Iowa, for better or worse, has gone farther than any other state in building wind turbines to supply its electricity. According to the EIA here, wind turbines generated 62% of Iowa’s electricity in 2022, which was the highest percentage of any state. From another EIA page here, Iowans purchased 54,203,955 MWh of electricity in 2022, which would make for average demand of 6188 MW (dividing by 8760). The Iowa Utilities Commission here tells us the generating resources that Iowa has deployed to meet this demand: 12,543 MW of wind capacity, 5543 of coal, 4148 of natural gas, 5253 of petroleum, and small amounts of others. What this tells us is that Iowa had plenty of generation resources to meet demand before it started building any wind turbines. It has more than a two-times overbuild of wind turbines alone as against average demand, and it has more than a four times overbuild if you count everything. Clearly, Iowa has a lot of generation resources sitting idle most of the time. And, whatever its average rates may be, they could be a lot lower if they stopped supporting large amounts of mostly-idle capital.
So where do Iowa’s rates rank nationally? According to that same EIA chart, they are 22nd lowest for residential rates, and 10th lowest for “all sectors.”
Two comments:
(1) At a 2x overbuild of wind turbine capacity and 62% of generation from wind, Iowa has pushed up against the limit of what it can get by just building more wind turbines. As of now, it has barely dipped its toe into the world of energy storage. Going forward, it will quickly find that more wind turbines can only marginally increase the percent of its electricity from wind, and buying batteries is completely uneconomic and not a viable solution.
(2) The prices of electricity from wind are wildly distorted by the myriad of tax benefits and subsidies available to wind turbine developers.

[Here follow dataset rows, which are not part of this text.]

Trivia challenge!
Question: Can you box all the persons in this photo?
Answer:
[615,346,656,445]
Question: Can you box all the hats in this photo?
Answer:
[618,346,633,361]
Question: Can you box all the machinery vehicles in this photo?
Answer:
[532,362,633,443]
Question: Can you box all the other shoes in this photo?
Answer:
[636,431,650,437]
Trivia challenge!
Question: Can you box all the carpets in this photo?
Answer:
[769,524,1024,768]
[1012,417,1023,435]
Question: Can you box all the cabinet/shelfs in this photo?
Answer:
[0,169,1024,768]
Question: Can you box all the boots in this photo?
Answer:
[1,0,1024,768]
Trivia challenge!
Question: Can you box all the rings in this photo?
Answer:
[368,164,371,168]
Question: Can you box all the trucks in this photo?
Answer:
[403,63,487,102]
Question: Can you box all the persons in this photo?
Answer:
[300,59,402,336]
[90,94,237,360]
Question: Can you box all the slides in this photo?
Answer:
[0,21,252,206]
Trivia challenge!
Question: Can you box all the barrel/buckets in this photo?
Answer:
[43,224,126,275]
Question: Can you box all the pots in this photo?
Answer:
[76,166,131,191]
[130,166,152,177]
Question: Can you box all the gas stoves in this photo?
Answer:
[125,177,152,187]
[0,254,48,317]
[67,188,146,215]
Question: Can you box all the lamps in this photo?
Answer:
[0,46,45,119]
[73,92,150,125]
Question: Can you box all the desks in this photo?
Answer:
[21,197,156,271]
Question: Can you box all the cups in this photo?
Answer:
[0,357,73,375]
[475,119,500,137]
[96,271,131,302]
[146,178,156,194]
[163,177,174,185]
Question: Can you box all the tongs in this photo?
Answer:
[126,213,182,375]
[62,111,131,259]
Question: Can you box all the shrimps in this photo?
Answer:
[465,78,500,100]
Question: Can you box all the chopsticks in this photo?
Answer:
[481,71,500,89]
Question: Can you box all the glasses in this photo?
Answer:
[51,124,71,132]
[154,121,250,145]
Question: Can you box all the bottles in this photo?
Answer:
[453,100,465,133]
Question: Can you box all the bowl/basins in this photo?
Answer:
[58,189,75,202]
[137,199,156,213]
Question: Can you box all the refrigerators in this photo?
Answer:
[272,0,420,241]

Just for starters, there is the federal investment tax credit (30% of the capital value of the investment in wind turbines) and the federal production tax credit (2.75 cents per kWh of electricity produced). Then there is the complete exemption from property taxes for five years from the state of Iowa. There are multiple federal guaranteed loan programs providing subsidized interest rates. There are handouts of every sort from the likes of the Agriculture Department and the Rural Electrification Administration.
Now, how much are all these subsidies and handouts worth in consumer electricity rates? It’s all completely opaque. There’s no way for an informed citizen to figure it out. The subsidies are easily worth 5 cents per kWh, and probably more like 10 or even 15 cents per kWh. Add in the value of the subsidies, and Iowa would not be in the lower ranks for electricity prices, but rather well toward the top.
So when Jacobson recommends building wind turbines to lower electricity prices, he’s not really saying that they are economically cheaper; he’s just saying that sufficient subsidies are available to make the consumer prices appear cheaper. He’s using gkam accounting.
Anyway, we’ll see if Iowa and its co-enthusiasts for wind power can keep marching forward to the 100% zero-emissions future. I will be the first to congratulate them if they can pull it off. But let’s face it — they can’t. And as they start adding storage, their prices are set to go through the roof.